Surgery for Ulcerative Colitis Triples Infertility Risk
By HospiMedica staff writers
Posted on 12 Jul 2006
A last-resort surgical treatment for ulcerative colitis triples the risk of infertility for female patients, according to a new study. Posted on 12 Jul 2006
Researchers from the University of Michigan (U-M, Ann Arbor, MI, USA) conducted a meta-analysis of eight major studies of ileal pouch-anal anastomosis (IPAA) from 1989 to 2004. Overall, the medical infertility rate in those eight studies was 19.9%, while the infertility rate after IPAA was 50.1%.
However, one study, conducted by researchers at the Cleveland Clinic (OH, USA) and published in 2004, had a higher infertility rate (38%) among medically treated patients than any of the other studies and contributed to highly significant heterogeneity among the studies. When the Cleveland study was excluded, the researchers reported, the heterogeneity become non-significant. Among the remaining seven studies, the medical infertility rate was 14.6%, compared with a rate after IPAA of 48%. The difference amounts to a relative risk of infertility for IPAA patients of 3.17, compared with those getting medical management of their colitis. The findings were reported in the June 2006 edition of Gut.
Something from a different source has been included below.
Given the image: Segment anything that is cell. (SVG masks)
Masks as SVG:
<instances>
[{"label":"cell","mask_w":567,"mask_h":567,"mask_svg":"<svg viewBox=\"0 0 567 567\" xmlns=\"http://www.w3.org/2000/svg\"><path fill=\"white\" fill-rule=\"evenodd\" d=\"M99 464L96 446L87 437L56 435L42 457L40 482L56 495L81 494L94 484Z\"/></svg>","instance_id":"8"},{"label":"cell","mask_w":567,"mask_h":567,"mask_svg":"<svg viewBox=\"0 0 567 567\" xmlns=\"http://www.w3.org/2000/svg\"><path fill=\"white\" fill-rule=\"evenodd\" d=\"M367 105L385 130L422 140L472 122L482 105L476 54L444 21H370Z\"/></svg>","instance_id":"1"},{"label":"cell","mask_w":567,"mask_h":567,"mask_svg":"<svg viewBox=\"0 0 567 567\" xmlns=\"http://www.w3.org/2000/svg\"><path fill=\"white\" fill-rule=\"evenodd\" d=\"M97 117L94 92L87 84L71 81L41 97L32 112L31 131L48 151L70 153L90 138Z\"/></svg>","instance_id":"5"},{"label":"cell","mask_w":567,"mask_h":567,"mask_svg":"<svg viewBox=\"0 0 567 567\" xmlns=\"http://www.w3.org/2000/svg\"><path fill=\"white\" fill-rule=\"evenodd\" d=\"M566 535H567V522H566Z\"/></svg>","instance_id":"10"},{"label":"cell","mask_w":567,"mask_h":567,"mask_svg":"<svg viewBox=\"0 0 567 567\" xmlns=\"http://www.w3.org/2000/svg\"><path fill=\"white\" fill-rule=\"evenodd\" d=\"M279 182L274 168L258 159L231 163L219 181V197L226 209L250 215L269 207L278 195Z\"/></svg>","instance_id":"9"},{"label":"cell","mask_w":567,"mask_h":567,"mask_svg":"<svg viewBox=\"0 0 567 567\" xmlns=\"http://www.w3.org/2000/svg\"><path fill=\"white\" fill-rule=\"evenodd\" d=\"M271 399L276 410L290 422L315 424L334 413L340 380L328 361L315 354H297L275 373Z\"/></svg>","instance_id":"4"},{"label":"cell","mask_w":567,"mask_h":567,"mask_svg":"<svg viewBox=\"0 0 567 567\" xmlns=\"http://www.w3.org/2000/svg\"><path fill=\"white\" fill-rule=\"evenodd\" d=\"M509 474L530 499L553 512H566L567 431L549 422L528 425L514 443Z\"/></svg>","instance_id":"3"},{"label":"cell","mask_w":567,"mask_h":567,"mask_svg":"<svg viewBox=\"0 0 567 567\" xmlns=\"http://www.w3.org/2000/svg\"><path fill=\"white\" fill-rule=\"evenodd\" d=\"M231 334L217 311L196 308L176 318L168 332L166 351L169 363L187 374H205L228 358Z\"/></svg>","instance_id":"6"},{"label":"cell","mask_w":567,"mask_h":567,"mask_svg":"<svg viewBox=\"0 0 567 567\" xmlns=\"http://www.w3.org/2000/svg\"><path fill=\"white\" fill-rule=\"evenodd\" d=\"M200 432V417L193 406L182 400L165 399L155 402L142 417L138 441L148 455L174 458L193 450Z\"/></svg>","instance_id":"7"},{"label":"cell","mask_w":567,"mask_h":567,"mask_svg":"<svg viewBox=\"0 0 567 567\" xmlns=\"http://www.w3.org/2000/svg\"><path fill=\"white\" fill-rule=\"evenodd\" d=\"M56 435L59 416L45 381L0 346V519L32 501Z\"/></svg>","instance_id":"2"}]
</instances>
"The approval of Remicade [infliximab] for chronic maintenance in moderate-to-severe ulcerative colitis has led patients and physicians to closely re-examine the risks and benefits of colectomy in comparison with medical therapy,” wrote Dr. Peter Higgins, M.D., Ph.D., and colleagues.
IPAA is a complex surgical procedure developed to avoid a permanent stoma (opening for collecting waste) in cases where the entire colon and rectum need to be removed. This procedure is most often used to treat patients with chronic ulcerative colitis and inherited syndromes associated with colon cancers.